Ela sorri e bate com a mãozinha na barriga.
— Não cabe mais nada.
— Comeu o bolo da vovó?
— Um pedaço inteirinho!
Joe olhou para sua mãe, que
estava no outro lado da mesa.
— Parece que estamos todos
satisfeitos. Não poderemos fazer mais nada esta noite a não ser ir para a cama.
Madeline pôs suas pequenas
mãozinhas nos lados do rosto de seu pai.
— Mas papai, hoje é véspera de
Natal. Disse que poderíamos dançar.
Joe fingiu não se lembrar.
— Disse isso? Não lembro de
haver dito nada sobre dançar.
A vovó sorriu e passou a mão
pela cabeça da menina enquanto começava a recolher as coisas da mesa.

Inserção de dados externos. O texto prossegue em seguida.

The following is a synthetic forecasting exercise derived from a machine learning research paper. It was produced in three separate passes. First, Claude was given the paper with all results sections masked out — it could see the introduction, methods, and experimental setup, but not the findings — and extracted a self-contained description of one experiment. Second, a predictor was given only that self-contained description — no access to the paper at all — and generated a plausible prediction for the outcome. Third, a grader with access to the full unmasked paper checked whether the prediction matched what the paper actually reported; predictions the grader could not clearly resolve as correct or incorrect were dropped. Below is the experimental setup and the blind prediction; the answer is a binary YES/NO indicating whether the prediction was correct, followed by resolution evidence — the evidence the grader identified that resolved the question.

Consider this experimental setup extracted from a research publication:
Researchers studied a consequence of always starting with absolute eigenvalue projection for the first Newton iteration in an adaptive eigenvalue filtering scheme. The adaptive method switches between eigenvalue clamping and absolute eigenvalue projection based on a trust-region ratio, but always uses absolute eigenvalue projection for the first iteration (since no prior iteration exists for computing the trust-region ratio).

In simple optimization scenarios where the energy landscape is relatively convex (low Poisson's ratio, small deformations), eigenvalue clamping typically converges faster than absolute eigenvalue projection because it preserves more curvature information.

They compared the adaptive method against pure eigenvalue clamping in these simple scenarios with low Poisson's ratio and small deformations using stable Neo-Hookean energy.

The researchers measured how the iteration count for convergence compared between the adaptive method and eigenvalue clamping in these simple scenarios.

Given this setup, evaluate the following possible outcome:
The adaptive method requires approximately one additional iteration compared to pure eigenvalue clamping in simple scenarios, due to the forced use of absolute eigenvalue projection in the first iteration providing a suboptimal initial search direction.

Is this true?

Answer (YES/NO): YES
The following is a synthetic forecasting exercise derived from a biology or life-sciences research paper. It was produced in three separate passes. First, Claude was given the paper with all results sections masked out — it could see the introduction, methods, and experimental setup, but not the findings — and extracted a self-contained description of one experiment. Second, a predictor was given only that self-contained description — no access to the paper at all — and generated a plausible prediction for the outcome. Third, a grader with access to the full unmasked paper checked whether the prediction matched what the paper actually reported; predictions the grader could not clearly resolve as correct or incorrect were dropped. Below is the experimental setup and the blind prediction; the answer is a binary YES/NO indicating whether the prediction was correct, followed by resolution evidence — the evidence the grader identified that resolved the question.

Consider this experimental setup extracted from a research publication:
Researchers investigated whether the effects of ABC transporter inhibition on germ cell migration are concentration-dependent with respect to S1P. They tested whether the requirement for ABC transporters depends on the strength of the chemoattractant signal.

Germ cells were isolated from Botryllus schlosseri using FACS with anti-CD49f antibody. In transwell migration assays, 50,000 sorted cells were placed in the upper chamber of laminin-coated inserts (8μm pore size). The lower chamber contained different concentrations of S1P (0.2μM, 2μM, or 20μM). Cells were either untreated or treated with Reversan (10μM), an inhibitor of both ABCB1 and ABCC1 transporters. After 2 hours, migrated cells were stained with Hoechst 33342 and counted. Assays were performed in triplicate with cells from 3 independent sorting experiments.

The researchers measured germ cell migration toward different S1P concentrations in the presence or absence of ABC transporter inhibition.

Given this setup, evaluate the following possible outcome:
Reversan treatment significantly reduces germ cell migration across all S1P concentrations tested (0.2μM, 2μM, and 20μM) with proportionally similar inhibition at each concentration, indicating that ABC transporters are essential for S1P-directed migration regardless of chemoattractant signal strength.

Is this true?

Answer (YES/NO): NO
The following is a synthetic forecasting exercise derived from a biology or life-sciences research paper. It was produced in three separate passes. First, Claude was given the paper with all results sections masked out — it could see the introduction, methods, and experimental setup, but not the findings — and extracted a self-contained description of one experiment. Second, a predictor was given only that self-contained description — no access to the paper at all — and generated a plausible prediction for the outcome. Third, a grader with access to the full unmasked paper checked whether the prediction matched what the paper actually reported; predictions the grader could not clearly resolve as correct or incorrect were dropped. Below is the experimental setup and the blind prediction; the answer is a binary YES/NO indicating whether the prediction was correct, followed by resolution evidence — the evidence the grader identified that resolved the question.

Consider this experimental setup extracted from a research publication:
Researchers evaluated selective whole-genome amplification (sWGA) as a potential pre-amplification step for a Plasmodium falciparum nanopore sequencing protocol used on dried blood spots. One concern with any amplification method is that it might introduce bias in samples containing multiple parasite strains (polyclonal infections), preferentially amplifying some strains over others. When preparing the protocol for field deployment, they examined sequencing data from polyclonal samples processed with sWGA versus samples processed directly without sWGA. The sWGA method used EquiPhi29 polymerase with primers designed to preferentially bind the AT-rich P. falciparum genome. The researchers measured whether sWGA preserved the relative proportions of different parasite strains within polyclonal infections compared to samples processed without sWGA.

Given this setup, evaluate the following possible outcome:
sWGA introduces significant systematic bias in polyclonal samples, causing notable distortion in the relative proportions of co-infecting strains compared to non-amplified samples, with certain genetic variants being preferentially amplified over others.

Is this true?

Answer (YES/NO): YES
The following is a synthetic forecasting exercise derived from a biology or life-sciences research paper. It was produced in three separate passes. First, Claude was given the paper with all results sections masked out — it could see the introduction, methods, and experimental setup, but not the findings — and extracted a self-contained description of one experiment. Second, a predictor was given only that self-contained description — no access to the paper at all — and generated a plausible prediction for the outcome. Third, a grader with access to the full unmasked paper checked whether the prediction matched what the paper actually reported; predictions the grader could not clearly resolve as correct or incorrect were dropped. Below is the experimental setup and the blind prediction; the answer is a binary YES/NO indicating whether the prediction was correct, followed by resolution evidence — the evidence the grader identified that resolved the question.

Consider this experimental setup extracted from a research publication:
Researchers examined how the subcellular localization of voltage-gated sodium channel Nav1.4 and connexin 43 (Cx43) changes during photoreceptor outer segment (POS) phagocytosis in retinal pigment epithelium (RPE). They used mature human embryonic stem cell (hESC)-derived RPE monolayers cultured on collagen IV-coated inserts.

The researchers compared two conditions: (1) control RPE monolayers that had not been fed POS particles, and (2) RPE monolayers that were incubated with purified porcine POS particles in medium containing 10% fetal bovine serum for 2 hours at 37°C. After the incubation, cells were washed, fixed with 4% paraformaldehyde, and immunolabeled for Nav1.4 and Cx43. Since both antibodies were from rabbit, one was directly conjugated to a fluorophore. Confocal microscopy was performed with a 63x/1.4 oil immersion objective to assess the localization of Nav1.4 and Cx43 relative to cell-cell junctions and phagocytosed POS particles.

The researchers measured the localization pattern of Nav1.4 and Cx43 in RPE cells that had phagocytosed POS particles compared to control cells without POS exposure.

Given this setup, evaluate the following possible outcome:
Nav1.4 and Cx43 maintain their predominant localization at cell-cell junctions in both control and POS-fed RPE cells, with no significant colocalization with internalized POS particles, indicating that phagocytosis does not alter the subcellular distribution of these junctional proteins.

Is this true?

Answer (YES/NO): NO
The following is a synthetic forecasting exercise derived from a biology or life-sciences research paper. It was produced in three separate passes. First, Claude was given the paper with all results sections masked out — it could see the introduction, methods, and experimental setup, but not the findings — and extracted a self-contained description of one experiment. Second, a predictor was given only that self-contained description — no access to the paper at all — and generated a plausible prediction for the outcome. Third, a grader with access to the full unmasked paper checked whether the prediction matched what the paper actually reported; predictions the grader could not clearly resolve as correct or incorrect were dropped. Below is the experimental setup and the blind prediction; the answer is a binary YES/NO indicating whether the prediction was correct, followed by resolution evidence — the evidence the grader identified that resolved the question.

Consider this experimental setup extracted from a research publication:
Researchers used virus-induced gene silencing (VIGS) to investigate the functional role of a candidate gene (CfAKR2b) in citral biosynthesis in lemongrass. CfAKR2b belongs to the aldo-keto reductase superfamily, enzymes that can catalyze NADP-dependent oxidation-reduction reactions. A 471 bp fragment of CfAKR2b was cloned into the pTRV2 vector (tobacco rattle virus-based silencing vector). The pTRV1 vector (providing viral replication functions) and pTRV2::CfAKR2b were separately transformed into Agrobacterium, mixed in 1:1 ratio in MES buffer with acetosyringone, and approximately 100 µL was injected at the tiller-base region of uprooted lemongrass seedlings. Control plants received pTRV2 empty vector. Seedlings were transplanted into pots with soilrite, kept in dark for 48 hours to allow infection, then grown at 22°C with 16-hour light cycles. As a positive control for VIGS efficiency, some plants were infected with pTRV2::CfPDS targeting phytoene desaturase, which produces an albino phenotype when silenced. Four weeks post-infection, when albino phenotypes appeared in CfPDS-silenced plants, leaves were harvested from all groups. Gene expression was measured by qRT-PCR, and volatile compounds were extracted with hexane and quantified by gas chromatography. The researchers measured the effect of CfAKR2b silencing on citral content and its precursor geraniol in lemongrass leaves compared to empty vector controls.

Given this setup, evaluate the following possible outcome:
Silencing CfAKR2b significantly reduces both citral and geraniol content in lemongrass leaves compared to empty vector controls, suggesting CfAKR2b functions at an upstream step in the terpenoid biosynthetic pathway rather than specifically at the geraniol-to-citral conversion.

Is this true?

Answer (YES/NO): NO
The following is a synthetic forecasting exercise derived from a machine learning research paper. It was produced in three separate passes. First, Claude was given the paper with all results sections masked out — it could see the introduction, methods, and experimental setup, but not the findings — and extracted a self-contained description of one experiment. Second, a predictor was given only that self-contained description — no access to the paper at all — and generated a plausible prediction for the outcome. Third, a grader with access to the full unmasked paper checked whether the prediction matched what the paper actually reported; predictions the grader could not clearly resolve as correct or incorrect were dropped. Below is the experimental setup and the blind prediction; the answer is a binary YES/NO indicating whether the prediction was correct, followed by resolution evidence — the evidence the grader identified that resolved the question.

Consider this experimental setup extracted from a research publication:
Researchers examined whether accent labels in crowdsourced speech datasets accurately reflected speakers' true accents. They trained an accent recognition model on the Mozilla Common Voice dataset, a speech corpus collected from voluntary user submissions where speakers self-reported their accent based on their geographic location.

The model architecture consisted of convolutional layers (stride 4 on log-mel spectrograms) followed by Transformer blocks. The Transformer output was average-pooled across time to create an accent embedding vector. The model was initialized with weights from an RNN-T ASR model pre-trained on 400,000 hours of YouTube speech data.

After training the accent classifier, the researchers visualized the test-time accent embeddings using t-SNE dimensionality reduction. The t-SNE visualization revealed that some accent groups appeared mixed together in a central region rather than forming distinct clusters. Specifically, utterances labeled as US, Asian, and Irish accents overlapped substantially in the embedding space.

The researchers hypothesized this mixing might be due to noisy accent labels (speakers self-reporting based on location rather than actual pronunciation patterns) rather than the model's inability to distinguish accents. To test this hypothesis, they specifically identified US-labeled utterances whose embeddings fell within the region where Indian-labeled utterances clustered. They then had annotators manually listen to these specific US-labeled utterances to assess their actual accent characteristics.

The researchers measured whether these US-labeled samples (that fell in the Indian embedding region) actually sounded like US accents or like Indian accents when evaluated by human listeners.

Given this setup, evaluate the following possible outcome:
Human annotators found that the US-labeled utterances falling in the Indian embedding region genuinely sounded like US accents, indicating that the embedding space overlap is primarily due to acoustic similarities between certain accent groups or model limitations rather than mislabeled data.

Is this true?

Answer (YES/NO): NO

— Mas papai — rogou Madeline
—, nós sempre dançamos na véspera de Natal. Só você e eu, lembra?
Um sorriso se desenhou sob o
grosso bigode do pai.
— É claro que lembro, querida.
Como poderia esquecer?
E dizendo isso, ficou em pé,
tomou a mãozinha dela na sua e, por um momento, só por um momento, sua esposa
estava viva de novo e os dois entravam no quartinho para passar juntos outra
véspera de Natal como outras tantas que tinham passado, dançando até a
madrugada.
Teriam podido dançar o resto
de suas vidas, mas veio a inesperada gravidez e as complicações. Madeline
sobreviveu, mas sua mãe não. E Joe, o rude açougueiro de Minnesota, ficou
sozinho para criar Madeline.
— Vêm papai — lhe disse,
puxando-o pela mão —. Dancemos antes de que cheguem.
Ela tinha razão. Logo soaria
a campainha da porta e os familiares encheriam a casa e a noite seria já algo
do passado.
Mas por enquanto, só estavam
papai e Madeline.
*
A rebeldia atacou o mundo de
Joe como uma tempestade de neve a Minnesota.
Quando já tinha idade
suficiente para dirigir um automóvel, Madeline decidiu que era suficiente
adulta para dirigir sua própria vida. E essa vida não incluía seu pai.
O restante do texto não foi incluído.